*Task prompt:*
Answer these from the pixy thread below:
(a) Which version of pixy held the first fix?
(b) What error did Erik get after checking that version?
(c) Which argument is suggested because single site calculations are slower?

*Excerpt provided:*
---------------

Thanks Kieran! Happy to send a subset of my data if it is helpful to you, I'd be curious to get this working to keep everything (windowed and persite) within pixy. Cheers!

ksamuk commented 3 years ago

Hi Erik, I've pushed a fix for this in the new version of pixy (1.2.0.beta1), which should now be up on conda-forge. If you have a minute, it would be great if you could give it a whirl and let me know if its working for you.

erikenbody commented 3 years ago

Brilliant, thanks for the push - I checked it just now. Sadly now I receive the following error:

TypeError: bad number of dimensions: expected 3; found 4

And I confirmed it still runs in windowed mode. Can shoot you the dataset still if you like, it is quite small.

Thank you! Erik

ksamuk commented 3 years ago

Darn sorry about that! OK yes, please do send me the dataset if possible, you can post it here or send it to ksamuk@gmail.com

ksamuk commented 3 years ago

Hi Erik, thanks for sending me your VCF for troubleshooting. I've updated how genotype data are handled for the FST calculations, and the calculations now work for your data as well as the test data. This update, pixy 1.2.2.beta1 is now on conda-forge. When you have a moment, it would be great if you could update your version and give it a try.

Also, the single site calculations are generally a lot slower, so you might want to make use of the --n_cores argument.

erikenbody commented 3 years ago

Thanks so much @ksamuk - I really appreciate your troubleshooting! Works great now with 1.2.2.beta1 (and fast!) and results mirror my own calculations.

Cheers

---------------

*Excerpted data:*
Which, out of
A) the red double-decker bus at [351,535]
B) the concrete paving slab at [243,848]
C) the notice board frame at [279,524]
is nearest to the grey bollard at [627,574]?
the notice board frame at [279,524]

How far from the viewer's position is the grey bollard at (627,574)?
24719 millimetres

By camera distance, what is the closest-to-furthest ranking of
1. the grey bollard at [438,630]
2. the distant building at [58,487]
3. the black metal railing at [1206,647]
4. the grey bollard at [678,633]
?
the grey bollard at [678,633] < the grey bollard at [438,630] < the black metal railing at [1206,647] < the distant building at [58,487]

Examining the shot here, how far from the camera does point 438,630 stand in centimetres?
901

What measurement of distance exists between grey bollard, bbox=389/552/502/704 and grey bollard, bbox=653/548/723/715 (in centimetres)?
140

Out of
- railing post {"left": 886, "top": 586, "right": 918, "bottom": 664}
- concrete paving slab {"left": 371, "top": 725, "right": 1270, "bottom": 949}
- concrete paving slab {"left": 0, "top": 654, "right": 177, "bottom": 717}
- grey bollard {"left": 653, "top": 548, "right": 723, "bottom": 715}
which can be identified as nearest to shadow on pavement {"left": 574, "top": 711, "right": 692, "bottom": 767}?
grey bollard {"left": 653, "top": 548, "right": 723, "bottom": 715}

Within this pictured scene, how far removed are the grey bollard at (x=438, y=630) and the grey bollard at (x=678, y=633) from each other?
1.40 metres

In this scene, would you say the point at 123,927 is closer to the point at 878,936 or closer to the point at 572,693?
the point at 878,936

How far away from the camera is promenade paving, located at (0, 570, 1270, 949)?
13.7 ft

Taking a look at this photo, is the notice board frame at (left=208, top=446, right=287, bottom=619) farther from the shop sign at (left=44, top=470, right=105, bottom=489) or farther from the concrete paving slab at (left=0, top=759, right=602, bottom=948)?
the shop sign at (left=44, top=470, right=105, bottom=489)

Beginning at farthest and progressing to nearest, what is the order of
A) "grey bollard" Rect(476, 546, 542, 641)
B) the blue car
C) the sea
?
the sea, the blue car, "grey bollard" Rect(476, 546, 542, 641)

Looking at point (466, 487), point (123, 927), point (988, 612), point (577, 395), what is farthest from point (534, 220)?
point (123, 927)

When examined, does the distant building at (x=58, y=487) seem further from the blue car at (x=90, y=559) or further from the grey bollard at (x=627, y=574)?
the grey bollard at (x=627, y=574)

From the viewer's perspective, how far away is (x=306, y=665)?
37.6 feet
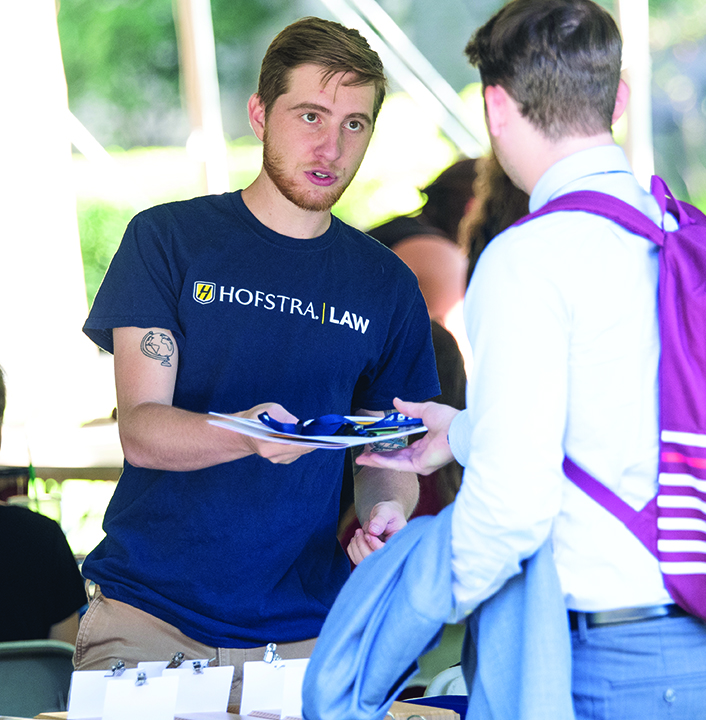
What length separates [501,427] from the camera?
90 centimetres

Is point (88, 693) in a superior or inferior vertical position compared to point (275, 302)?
inferior

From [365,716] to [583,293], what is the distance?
56 centimetres

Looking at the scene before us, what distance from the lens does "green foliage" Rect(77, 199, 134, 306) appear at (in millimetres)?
5012

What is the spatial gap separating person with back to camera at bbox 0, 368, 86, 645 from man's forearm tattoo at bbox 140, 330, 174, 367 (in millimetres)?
1013

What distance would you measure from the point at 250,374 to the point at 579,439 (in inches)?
35.2

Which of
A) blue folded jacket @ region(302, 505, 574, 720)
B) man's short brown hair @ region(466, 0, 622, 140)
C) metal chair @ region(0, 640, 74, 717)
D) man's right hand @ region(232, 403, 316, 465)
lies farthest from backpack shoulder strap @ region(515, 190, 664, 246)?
metal chair @ region(0, 640, 74, 717)

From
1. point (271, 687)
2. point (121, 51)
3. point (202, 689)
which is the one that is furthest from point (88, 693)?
point (121, 51)

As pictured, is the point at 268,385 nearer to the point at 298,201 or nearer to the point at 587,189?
the point at 298,201

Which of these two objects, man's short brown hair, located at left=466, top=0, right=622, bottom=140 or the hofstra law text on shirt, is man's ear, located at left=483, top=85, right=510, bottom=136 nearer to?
man's short brown hair, located at left=466, top=0, right=622, bottom=140

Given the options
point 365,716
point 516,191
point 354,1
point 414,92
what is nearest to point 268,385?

---------------

*The result:*
(a) 1.2.0.beta1
(b) TypeError: bad number of dimensions: expected 3; found 4
(c) --n_cores